Stored data entries:
######
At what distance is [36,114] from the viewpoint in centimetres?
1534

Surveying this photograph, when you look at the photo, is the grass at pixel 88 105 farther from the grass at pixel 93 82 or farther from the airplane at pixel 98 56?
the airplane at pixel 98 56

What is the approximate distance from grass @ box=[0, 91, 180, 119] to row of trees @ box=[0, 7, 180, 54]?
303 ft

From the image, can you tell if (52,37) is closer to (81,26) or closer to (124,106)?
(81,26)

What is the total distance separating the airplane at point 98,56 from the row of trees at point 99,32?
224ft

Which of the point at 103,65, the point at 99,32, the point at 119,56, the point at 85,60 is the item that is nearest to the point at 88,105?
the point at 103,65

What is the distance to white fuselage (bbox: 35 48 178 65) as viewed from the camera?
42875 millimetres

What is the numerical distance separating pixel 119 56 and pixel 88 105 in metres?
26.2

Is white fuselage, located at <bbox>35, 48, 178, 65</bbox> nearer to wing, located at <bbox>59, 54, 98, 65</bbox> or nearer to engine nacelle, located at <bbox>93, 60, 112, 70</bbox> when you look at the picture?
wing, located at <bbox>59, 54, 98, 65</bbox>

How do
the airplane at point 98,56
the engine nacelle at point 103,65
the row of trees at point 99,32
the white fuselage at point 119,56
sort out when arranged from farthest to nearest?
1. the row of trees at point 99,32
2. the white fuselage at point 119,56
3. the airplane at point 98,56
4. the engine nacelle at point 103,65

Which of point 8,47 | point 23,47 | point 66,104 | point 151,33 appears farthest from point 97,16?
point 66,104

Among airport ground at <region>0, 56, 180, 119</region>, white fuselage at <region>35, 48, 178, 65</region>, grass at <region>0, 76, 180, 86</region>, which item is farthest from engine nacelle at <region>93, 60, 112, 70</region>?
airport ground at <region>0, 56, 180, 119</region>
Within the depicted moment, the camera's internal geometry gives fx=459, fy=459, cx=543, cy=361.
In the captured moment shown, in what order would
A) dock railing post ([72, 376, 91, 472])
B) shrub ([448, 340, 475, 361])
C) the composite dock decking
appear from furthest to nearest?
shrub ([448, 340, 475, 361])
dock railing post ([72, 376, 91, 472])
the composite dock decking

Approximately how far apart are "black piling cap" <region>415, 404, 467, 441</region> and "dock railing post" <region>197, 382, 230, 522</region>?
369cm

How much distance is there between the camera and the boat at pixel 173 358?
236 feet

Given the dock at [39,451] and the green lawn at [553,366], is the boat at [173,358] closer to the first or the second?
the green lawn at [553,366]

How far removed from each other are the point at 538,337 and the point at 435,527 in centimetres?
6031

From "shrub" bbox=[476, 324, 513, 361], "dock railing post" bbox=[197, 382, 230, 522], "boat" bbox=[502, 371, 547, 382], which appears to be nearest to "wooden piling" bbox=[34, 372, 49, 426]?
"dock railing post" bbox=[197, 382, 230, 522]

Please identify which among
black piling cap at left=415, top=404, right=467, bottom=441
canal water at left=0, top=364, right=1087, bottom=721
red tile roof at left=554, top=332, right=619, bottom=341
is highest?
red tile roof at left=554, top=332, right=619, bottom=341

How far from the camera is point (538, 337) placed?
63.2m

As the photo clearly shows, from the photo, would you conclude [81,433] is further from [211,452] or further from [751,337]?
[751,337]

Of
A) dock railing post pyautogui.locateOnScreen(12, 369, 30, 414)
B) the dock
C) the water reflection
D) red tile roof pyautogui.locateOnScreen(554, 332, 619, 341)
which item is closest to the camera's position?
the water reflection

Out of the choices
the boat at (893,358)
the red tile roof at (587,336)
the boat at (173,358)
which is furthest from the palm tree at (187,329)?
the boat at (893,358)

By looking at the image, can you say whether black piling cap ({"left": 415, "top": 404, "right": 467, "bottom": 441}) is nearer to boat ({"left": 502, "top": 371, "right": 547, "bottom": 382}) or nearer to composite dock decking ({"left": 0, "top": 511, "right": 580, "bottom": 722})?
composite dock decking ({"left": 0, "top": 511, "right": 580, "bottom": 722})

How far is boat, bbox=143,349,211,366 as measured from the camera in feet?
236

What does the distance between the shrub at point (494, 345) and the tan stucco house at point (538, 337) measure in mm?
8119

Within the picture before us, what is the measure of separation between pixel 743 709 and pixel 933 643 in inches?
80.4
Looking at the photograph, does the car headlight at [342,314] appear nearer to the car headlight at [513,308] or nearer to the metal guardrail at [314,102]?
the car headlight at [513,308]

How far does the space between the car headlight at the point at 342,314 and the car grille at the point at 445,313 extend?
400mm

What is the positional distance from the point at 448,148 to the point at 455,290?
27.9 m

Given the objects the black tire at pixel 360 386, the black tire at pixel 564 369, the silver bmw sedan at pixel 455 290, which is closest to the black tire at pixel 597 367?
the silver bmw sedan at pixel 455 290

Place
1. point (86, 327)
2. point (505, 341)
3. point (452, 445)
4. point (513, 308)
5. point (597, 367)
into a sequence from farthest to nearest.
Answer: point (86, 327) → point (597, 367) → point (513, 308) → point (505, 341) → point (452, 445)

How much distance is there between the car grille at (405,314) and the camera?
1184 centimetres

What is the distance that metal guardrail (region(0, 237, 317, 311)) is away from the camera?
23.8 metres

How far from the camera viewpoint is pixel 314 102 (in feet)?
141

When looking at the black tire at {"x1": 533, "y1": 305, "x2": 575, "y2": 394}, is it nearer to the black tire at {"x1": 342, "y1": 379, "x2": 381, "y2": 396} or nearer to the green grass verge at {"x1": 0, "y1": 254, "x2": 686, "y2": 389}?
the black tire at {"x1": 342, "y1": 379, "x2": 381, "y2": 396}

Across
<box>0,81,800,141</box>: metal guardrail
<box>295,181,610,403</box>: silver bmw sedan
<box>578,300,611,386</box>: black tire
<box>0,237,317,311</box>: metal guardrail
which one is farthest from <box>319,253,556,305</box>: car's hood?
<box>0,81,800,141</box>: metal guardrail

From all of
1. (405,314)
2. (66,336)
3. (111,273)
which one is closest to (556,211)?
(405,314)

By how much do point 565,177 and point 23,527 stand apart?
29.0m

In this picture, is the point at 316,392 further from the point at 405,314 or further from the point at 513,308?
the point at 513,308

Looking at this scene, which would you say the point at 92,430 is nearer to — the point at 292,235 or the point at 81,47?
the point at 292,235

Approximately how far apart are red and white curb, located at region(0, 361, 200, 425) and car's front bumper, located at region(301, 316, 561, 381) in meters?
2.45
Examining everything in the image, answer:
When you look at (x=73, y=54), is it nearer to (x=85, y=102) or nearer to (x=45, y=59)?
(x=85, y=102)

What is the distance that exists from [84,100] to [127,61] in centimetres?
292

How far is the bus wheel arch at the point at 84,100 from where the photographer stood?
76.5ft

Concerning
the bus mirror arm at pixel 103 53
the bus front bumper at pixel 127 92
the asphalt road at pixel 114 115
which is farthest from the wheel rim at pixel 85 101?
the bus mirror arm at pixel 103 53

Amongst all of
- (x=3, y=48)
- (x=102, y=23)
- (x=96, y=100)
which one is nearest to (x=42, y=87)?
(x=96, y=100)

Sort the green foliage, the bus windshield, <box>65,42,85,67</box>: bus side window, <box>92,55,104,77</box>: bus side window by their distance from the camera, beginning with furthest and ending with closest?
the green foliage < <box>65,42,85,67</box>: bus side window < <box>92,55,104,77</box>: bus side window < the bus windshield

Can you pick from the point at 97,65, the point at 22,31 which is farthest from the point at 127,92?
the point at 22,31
######
SHORT PROBLEM: The lines to quote run from the one containing "Amongst all of" through the final line of the material above; please give them exactly, both ends included, and nothing else.

RESULT:
Amongst all of
- (x=3, y=48)
- (x=102, y=23)
- (x=96, y=100)
which one is nearest to (x=42, y=87)?
(x=96, y=100)

Sort the green foliage, the bus windshield, <box>65,42,85,67</box>: bus side window, <box>92,55,104,77</box>: bus side window by their distance from the camera, beginning with furthest and ending with closest?
the green foliage < <box>65,42,85,67</box>: bus side window < <box>92,55,104,77</box>: bus side window < the bus windshield

Can you pick from the point at 97,65, the point at 22,31 which is farthest from the point at 127,92?
the point at 22,31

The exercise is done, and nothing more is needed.